Claremont Club & Spa: www.fairmont.com/clar montberkeley/
Dining at Claremont: www.fairmont.com/claremontberkeley/dining/
The Best Seasonal
Ingredients
To begin we sipped on ice cold Belvedere
Vodka and tasted some of the world’s
finest sustainable Sturgeon caviars. This
rare treat was accompanied by Lardo,
ham & olive loaf, Castelvetrano olives,
and dry cured olives as well as Roasted
Lamb loin Rogan Josh. The first course
was not over yet, however, as a foie gras
mousse, brioche, and Persimmon brulé
arrived, completing the experience in the
Hillary-Tenzing Room. We were then led
to their beautifully designed private dining
room, where the main course was served,
and we had the chance to choose our own
“gastronomic adventure”. The choice was
not easy – up first was either Marin Roots
kale, salsify & Huckleberry or live scallop,
Brokaw Farms mandarin, buckwheat
& chickweed. Then came the heartier
choice of Farro, lobster, sunchokes and
Lacinato kale or Coq au Vin with Pinot
Noir Braise and Maitake. This concluded
this leg of the tour and it was on to the
Presidential Suite. Once in the comfort
of the luxurious suite the unique evening
continued with Oakdale Gouda kumquat
marmalade, Marin French Brie truffled
honeycomb, and Laura Chenel Cabecou
with bay laurel & Aleppo pepper olive oil.

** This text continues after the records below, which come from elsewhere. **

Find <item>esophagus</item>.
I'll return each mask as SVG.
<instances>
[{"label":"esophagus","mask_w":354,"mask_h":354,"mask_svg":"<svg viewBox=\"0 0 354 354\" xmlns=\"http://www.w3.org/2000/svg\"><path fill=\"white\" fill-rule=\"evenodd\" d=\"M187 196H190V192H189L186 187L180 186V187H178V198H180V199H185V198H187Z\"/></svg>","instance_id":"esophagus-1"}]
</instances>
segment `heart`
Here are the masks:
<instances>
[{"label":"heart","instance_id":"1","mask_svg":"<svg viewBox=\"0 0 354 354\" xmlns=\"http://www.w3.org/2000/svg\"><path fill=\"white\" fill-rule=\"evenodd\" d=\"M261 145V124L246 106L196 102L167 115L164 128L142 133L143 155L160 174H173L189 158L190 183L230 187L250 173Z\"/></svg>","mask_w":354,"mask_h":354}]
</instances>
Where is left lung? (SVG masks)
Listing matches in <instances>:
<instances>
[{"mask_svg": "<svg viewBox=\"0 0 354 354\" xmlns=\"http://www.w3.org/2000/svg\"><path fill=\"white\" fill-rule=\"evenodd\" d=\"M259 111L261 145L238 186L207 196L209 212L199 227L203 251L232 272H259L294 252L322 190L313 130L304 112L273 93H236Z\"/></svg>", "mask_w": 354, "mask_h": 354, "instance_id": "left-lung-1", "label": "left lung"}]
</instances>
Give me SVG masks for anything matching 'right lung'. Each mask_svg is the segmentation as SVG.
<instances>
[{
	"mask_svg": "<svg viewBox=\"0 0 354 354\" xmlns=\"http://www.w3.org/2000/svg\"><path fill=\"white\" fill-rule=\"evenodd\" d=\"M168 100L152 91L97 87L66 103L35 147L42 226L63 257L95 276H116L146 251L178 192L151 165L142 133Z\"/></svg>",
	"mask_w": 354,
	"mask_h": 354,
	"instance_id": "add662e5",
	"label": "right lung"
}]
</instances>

A selection of crisps, breads & dried fruit
was laid out and finally Meyer Lemon Tart
sweet basil syrup, Milk Chocolate Passion
Fruit Pavé Mignardises were served as
the night of decadence drew to a close.
Claremont cellar select Champagnes &
Cordials provided a truly perfect night cap
for the perfect evening. Executive Chef,
Chad Blunston, a long-time Fairmont
ambassador with over 20 years’ experience,
is widely known for his renowned ‘farm to
table’ emphasis. He brings this expertise to
the Claremont Club & Spa as is dedicated
to sourcing the best seasonal ingredients at
the historic Northern California hotel.